Be aware that the instrumentation overhead will typically make the instrumented binary slower than the default (non-instrumented) native executable. While we continually strive to minimize the overhead of instrumentation, you will likely notice that the instrumented binary is slower, and your mileage will vary depending on the code patterns in the application that you are running.
Also, note that the benchmark should ideally be representative of the workload that you expect in production. The more the benchmark’s workload corresponds to the production workload, the morely likely it is that PGO have a positive performance impact on the optimized native build.
In conclusion, if the benchmark accurately represents the workload that you will be running in production, then it is a good idea to collect the profiles on the instrumented benchmark binary, and subsequently use these profiles to build an optimized native executable for your production workload.
How does GraalVM generate a workload for profiling a web application?
GraalVM itself does not generate a workload for profiling a web application that was compiled with Native Image. Instead, you need to use a load-testing tool to generate the workload.
For example, if your web application exposes several HTTP endpoints, then you need to use a load-tester such as wrk
to generate a stream of requests to those HTTP endpoints.
The setup for this would be as follows: you build an instrumented binary of your web application, start it in one process, and start a load-tester such as wrk
in another process.
The duration of the load-test needs to be long enough to exercise the endpoints of your web application that will be most frequently accessed by the production users, using request payloads that you expect to encounter in production.

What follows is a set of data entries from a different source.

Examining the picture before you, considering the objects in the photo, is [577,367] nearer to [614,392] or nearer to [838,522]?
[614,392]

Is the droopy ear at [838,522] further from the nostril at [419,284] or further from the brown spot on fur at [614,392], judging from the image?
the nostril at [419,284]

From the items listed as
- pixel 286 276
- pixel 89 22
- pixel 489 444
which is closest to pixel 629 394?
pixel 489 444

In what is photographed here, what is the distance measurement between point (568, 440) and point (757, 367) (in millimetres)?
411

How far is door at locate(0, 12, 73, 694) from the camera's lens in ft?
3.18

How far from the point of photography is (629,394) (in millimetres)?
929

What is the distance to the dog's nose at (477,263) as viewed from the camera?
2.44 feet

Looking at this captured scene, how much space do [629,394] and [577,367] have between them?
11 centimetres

For a simple web application, duration of 1 minute is typically sufficient to produce profiles of good quality (but this depends on your particular application).
After the load-test completes and the web application exits, it will dump the profiles to a file.
Why not collect profile in the production environment for a while? For example, collect it only on one instance of the service on Monday from 8:00 till 12:00.
Yes, that is a good way to collect profiles.
An instrumented binary has a certain overhead, which depends on the code patterns in a particular application. However, if only one instance uses the instrumented binary during a particular period, and all other instances of your service use a normal or PGO-optimized build, then this is generally acceptable in practice.
Find more information on this topic in the Tracking Profile Quality guidelines.